Proteins evolve through a process of divergence from common ancestors and subsequent selection, and so the evolutionary relationships shared by any set of proteins will affect the relationships among their sequences and structures. Comparative modeling, a strategy to predict protein structures, takes advantage of these evolutionary relationships and uses a template protein's structure to predict the structure of an evolutionarily related target protein.
Evolutionary relationships between proteins can be complex and often are difficult to deduce. Comparative modeling typically relies on a single template, but a given protein has many more related proteins. Additionally, there are several different ways in which proteins can diverge through evolution. Gene duplication events produce paralogs, proteins that are generally less likely to maintain the same function than orthologs, which are produced by speciation events. The work in this dissertation focuses on how these complexities affect the sequence-structure relationships between proteins and on our ability to leverage those relationships to predict protein structure.
In the first study (Chapter 2), I examine effects of orthology and paralogy on relationships between pairs of proteins' sequence and structure. Using established methods for quantifying the sequence-structure relationships in proteins, this study examined differences in those relationships that are a consequence of the evolutionary relationships between pairs of proteins. I found that, at the same intermediate levels of sequence identity, orthologs are more structurally similar than paralogs. These results indicate that incorporating knowledge of orthology into comparative modeling could result in improved model accuracy.
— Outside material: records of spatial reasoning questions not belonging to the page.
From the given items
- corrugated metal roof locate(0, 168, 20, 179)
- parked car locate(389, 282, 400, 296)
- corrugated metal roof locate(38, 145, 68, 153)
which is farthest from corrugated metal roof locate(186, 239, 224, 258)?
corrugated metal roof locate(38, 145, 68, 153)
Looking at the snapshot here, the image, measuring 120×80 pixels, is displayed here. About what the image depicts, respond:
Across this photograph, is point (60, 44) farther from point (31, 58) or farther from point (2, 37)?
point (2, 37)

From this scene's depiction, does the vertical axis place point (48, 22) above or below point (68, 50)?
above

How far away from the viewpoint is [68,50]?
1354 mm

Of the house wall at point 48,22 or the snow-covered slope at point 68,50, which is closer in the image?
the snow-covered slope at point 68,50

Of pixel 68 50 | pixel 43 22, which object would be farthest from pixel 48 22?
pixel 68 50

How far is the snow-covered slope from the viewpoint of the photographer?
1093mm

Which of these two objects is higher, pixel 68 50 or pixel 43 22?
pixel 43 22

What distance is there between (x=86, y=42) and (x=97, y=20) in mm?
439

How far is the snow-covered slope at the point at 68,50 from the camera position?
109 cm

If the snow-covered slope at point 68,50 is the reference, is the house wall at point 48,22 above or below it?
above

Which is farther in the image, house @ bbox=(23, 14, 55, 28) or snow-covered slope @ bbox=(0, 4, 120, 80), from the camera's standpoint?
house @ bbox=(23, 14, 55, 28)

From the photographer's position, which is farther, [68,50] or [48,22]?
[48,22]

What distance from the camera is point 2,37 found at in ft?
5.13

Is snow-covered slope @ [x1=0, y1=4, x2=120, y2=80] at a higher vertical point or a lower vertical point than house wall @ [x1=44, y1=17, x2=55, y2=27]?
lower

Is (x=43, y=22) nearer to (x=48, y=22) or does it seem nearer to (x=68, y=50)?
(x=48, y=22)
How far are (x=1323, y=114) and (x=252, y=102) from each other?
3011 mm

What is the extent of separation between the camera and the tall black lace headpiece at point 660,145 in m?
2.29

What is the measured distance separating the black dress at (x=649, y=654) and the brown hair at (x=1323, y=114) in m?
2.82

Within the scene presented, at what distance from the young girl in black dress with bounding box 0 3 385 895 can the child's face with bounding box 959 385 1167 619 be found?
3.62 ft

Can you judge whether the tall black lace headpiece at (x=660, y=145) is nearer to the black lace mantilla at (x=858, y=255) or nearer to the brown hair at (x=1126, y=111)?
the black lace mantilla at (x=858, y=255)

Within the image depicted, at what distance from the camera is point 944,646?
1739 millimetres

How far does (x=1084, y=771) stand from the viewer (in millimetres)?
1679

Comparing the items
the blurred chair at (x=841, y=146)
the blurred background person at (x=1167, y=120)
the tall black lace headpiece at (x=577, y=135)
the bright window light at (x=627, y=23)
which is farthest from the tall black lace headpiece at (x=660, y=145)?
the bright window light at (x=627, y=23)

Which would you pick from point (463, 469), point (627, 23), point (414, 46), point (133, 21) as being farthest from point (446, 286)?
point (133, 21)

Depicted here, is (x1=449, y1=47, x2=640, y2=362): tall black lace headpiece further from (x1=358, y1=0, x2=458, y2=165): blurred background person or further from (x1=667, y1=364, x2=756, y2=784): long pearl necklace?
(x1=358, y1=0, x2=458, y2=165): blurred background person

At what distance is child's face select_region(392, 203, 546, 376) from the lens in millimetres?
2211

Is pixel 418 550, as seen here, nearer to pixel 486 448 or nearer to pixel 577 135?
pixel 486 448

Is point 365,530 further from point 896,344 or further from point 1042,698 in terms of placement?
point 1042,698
In Chapter 3, I examine new ways of using multiple templates in comparative protein structure modeling. In this study, I established Modeller's baseline performance in modeling using multiple templates, compared the performance when using a new method of weighting templates, and established an upper bound on the performance improvement possible from changing the method for how template weights are determined. I found that using statistical potentials to weight the contributions from multiple templates instead of using sequence similarity did not provide significant improvements. These studies further suggested that Modeller's current weighting scheme is already performing close to optimally.